Infection spreading to the skull base occurs via the fissures of Santorini and the tympanomastoid suture to involve the stylomastoid foramen and jugular foramen. Middle ear involvements are rare until late in the disease.4,5) Cranial nerve involvement is almost extratemporal; spreading to the stylomastoid foramen and jugular foramen results in palsies of the facial nerve (VII) and glossopharyngeal (IX), vagus (X), and accessory nerves (XI).6) Intracranial complications include meningitis and cerebral abscess.7)
Pseudomonas aeruginosa is the most common Gram-negative, obligate aerobic bacillus.1) There have also been a significant minority of patients with fungal or mixed bacterial and fungal infections, with Aspergillus fumigatus being the most common pathogen.9)

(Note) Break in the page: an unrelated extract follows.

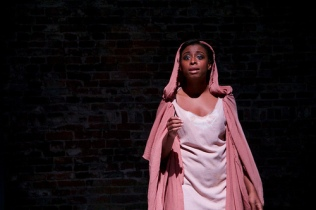 The Love of the Nightingale - Assistant Lighting Designer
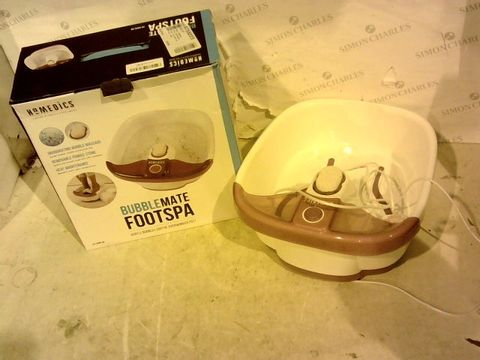 Lot 11863 HOMEDICS BUBBLEMATE FOOTSPA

CT is used to determine the extent of bony destruction in the ear canal wall or the skull base by delineating normal fat planes and bone cortices. Advanced diseases reveal skull base bone destruction and abscess formation.10) However, CT is not an appropriate tool for evaluating treatment response.11)

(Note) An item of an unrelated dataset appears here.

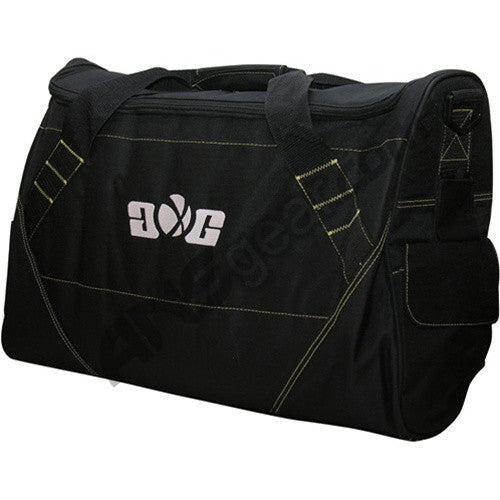 Gen X Global Marker & Gear Bag - Black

MRI is considered to be more sensitive than CT scan in delineating soft tissue planes. Most SOMs exhibit low signals on T1-weighted images and high signals on T2-weighted images.12) Dural enhancement and involvement of the medullary space of the bone are the significant findings exclusive to MRI; therefore, MRI is recommended when skull base invasion is observed on CT.11) Changes on MRI do not resolve with the disease, so this imaging is not useful for following the course of antibiotic treatment.11)
Gallium-67 citrate accumulates in regions of active inflammation by binding to leukocytes and forming a complex with lactoferrin.13) Increased uptake will be present in areas of skull base osteomyelitis, returning to normal once the infection is resolved. This type of scan should be repeated every four weeks to monitor the treatment response.7)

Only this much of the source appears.